Originally posted by Lonnie
Yes, it needs to be energized (closed circuit) to port the vacuum and hold them closed. Then de-energized (open circuit) to release the vacuum and allow them to open.
I'm confused and need a little clarification. Usually the only time a solenoid is activated is when it needs to change from it’s “steady” state to the alternate (least used) state. In other words, its "normal" state (open electrical circuit, no current flow though the coil) is the state that it’s in “most of the time”. Then when it needs to open or close (depending on the design of the solenoid, normally open or normally closed) something either provides voltage or ground (depending on how it's wired). That way there is only current flow during limited times and not all the time which saves heating the coil and also wear on the small springs internal to the solenoid.

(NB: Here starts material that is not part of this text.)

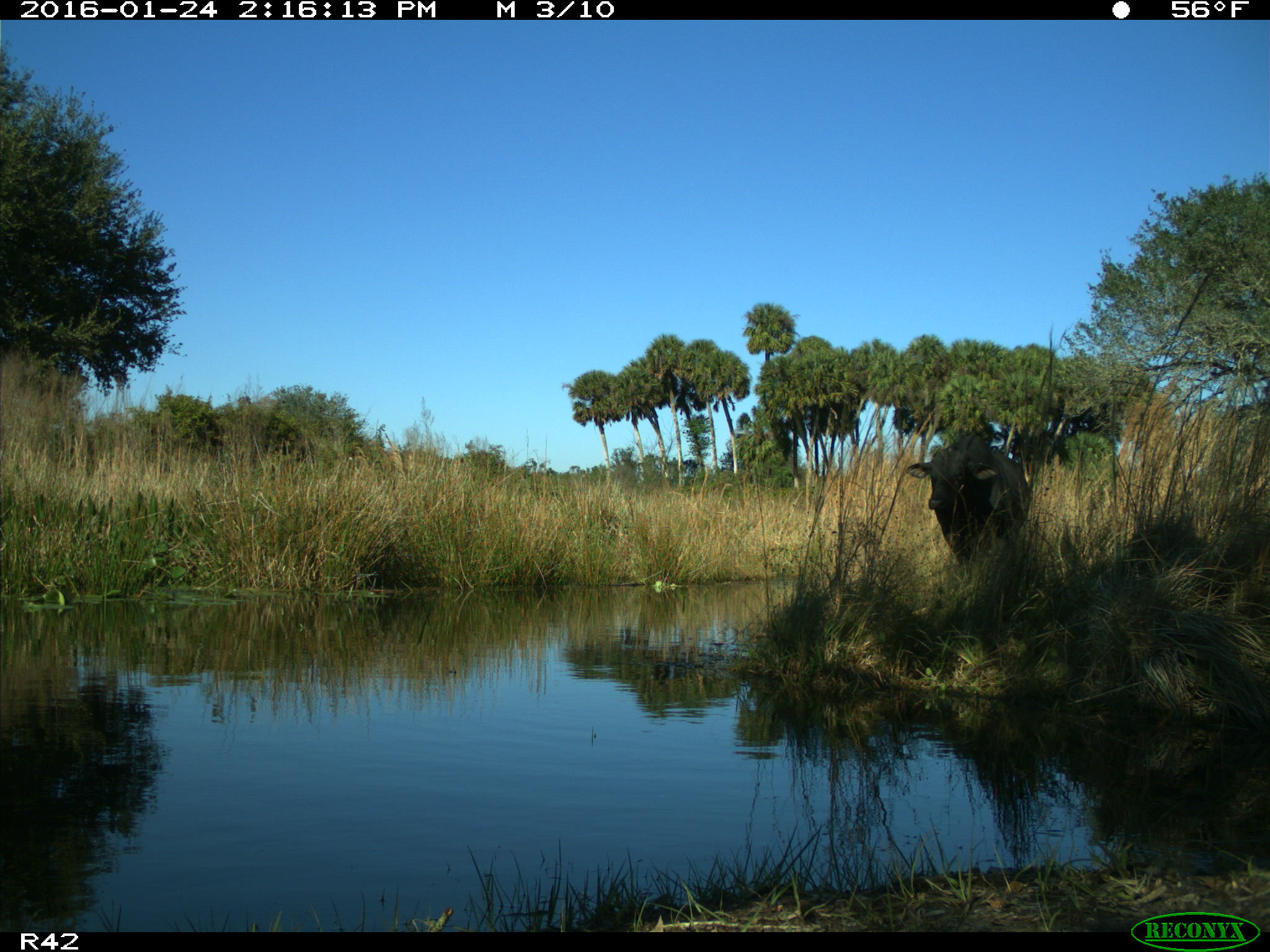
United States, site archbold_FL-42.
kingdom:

So you’re saying that during normal cruising, while the IMRC’s are being held closed by vacuum (ported through the IMRC solenoid), the EEC is providing a ground and thus energizing the solenoid coil? Then at 3000, the EEC removes ground and the solenoid de-energizes and the IMRC’s “snap” open due to the flat springs on the IMRC runners.
Isn’t that backwards from the way most solenoids are wired?
Don’t get me wrong, I’m not questioning you. It just seems like that is backwards from the way most solenoids are wired. I haven’t researched the IMRC’s yet, but I just assumed that when de-energized, they would pass the vacuum to the IMRC’s and they would stay closed, then at 3K, the EEC would energize the circuit and close (or vent) the vacuum and the IMRC’s would close by the springs.
Any guesses why Ford would have current flow through the EEC when it’s not necessary?
Oh wait, I’m trying to comprehend Ford engineers. My bad!